Richard Warwick's one-time experiment with petrol sniffing at the age of 16 triggered a brain bleed which left him partially paralysed. 36 years later, he completed the gruelling 30-kilometre Coast to Coast mountain run.
Minnie Baragwanath has played a leading role in effecting social change for New Zealanders with disabilities.
Georgia Steel is a high-flying young violist and conductor who is legally blind.
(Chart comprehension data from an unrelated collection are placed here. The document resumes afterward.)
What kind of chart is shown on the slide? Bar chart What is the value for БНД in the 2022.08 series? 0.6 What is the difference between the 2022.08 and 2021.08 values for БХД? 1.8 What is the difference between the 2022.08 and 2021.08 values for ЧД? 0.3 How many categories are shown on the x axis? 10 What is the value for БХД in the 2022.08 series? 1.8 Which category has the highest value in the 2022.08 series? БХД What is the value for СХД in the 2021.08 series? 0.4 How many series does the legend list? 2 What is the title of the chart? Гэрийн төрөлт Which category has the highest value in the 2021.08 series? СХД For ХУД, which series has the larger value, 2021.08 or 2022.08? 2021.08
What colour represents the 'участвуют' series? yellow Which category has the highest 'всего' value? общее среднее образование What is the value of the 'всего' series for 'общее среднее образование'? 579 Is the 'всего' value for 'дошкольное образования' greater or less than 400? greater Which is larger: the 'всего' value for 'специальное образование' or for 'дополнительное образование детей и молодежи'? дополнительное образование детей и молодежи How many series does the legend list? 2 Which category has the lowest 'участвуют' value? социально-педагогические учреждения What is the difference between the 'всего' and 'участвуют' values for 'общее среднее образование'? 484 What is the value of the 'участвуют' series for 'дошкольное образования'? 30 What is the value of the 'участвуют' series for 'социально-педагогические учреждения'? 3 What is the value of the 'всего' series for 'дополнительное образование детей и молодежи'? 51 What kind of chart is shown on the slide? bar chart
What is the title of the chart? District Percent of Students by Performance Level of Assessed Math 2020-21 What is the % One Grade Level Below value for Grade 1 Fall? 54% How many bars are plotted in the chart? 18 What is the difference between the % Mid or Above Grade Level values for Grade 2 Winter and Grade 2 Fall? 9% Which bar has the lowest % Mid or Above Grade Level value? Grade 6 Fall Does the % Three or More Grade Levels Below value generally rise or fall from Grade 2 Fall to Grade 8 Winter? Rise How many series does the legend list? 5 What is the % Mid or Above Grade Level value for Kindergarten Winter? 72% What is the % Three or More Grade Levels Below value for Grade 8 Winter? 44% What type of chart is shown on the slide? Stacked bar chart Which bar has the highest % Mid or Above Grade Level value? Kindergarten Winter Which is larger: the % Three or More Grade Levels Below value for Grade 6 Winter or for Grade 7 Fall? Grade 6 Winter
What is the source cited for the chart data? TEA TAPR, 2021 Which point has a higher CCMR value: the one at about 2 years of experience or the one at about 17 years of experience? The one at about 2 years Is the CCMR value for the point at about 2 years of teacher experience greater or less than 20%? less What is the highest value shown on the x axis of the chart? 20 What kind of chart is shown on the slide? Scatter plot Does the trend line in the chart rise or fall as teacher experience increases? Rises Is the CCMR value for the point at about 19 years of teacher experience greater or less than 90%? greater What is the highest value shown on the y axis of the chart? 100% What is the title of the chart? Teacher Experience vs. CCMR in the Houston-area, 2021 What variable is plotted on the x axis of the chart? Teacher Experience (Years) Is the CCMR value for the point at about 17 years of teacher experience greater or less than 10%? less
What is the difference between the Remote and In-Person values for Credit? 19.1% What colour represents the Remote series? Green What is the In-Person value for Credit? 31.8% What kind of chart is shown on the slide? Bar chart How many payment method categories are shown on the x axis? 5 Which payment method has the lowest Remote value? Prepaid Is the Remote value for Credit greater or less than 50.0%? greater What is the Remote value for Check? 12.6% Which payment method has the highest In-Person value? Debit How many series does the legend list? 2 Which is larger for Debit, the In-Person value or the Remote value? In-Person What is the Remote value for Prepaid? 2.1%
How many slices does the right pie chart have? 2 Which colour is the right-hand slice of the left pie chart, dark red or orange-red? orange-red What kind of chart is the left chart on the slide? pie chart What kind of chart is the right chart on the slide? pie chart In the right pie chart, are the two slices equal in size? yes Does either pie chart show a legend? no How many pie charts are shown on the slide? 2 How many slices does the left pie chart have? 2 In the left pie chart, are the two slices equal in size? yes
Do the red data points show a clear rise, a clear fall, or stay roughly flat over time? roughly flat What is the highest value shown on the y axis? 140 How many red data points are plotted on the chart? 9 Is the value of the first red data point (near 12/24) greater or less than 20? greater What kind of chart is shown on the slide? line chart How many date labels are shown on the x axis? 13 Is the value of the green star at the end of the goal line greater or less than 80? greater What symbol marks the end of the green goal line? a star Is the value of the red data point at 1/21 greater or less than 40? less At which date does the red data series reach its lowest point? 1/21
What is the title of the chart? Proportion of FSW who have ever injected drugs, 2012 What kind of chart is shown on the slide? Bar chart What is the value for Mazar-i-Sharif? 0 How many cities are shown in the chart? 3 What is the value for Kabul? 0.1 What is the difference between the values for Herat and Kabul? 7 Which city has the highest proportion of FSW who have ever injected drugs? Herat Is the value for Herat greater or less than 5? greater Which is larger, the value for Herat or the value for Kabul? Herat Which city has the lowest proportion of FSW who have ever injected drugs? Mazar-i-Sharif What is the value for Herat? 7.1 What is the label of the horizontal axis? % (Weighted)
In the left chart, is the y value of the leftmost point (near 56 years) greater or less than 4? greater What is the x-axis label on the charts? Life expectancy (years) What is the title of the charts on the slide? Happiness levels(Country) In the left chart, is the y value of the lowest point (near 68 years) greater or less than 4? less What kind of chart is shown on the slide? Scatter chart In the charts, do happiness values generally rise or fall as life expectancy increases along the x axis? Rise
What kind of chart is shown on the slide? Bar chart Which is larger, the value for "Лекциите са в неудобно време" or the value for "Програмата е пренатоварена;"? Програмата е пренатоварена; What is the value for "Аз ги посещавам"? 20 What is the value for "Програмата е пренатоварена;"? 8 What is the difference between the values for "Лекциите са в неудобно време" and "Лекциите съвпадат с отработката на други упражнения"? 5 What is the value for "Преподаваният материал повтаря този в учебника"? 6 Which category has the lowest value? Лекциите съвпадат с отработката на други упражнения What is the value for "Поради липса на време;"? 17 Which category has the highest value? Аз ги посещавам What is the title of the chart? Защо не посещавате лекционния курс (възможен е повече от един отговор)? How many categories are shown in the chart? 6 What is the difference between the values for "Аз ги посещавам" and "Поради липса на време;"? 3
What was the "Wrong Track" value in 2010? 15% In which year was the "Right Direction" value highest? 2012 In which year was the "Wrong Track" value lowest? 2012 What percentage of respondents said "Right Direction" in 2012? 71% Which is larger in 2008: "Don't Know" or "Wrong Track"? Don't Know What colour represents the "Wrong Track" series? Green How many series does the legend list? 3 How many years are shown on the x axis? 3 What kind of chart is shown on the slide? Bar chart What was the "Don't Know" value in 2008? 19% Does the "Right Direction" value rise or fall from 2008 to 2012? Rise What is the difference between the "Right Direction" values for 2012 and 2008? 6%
Erin Gough is a human rights adviser at the Human Rights Commission who uses a wheelchair. "I am a New Zealander. I am a female. I am a sister. I am a daughter. I am a friend. I am a university student. I am an advocate. I am all those things as much as I am a disabled person" she says.
An awkward fall as a teenager changed the course of keen climber Rachel Carter’s life. She thinks she’s climbing better now with one working leg than two and competes in national para-climbing competitions.
Charmeyne Te Nana-Williams and her husband Peter were parents of 8-month-old twin girls when Peter suffered a traumatic brain injury after a boxing match and become a tetraplegic at 27. The battle to get Peter home with the family and well cared for was the catalyst for Charmeyne’s home-based rehab organisation – Whatever It Takes.